You will find answers to your questions as provided by the experts after their presentations.
They provide more details of the methods and more insight that provided in the webinar!

1. How do you organise logistic and resources for fresh lymph nodes (LNs) harvesting after surgery?

Dr Märkl: “At our institution, the surgeon works at the same hospital. The way from the surgery to the pathology laboratory is very short and pathologists receive the specimen immediately after resection. Therefore, it is very easy to organise the logistics.”

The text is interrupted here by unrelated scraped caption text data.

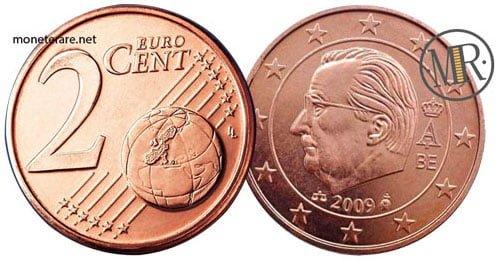 2 Centesimi Euro Belgio Terza Serie 2009 2013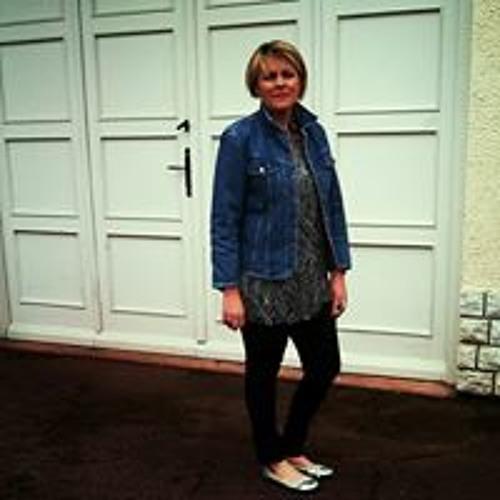 Leslie Lavergne's avatar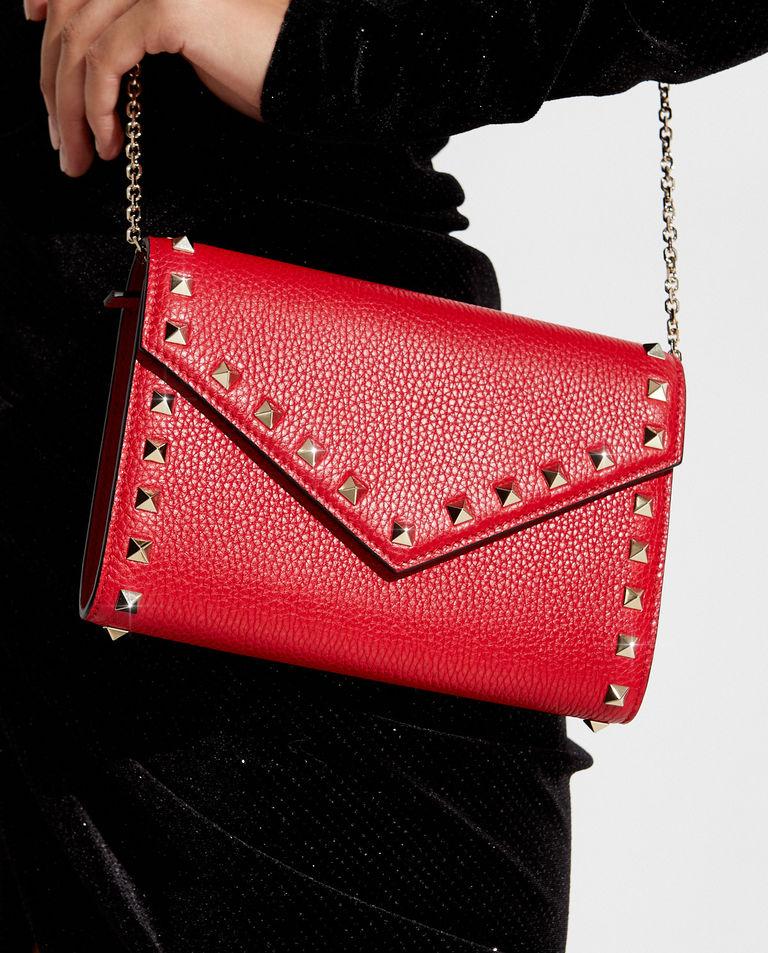 Czerwona torebka na łańcuszku Valentino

Dr Aldecoa: “At the Hospital Clínic of Barcelona, pathologists are in close contact with the chief nurse surgery and the anaesthesiologist who contact the pathologists by mobile phone when a specimen is ready. Usually, a pathologist or a technician will go to the operating room to get the fresh specimen. In our experience, the way of communicating varies according to the staff involved: surgeons, pathologists, anaesthetists, nurses and technicians. In terms of resources, the pathologists teach technicians how to harvest the LNs in fresh tissue. It is a feasible approach, at least in our case, and it is a great aid to manage the workload in the laboratory.”



2. Can we use methylene blue when a specimen arrives at the lab and analyse the LNs with OSNA?

Dr Märkl: “Using methylene blue requires several hours until the ink reaches its optimal effect. I can only see the LNs coloured in blue clearly after a couple of hours, which does not help for the dissection of the LNs in the fresh state, neither for the use of OSNA.”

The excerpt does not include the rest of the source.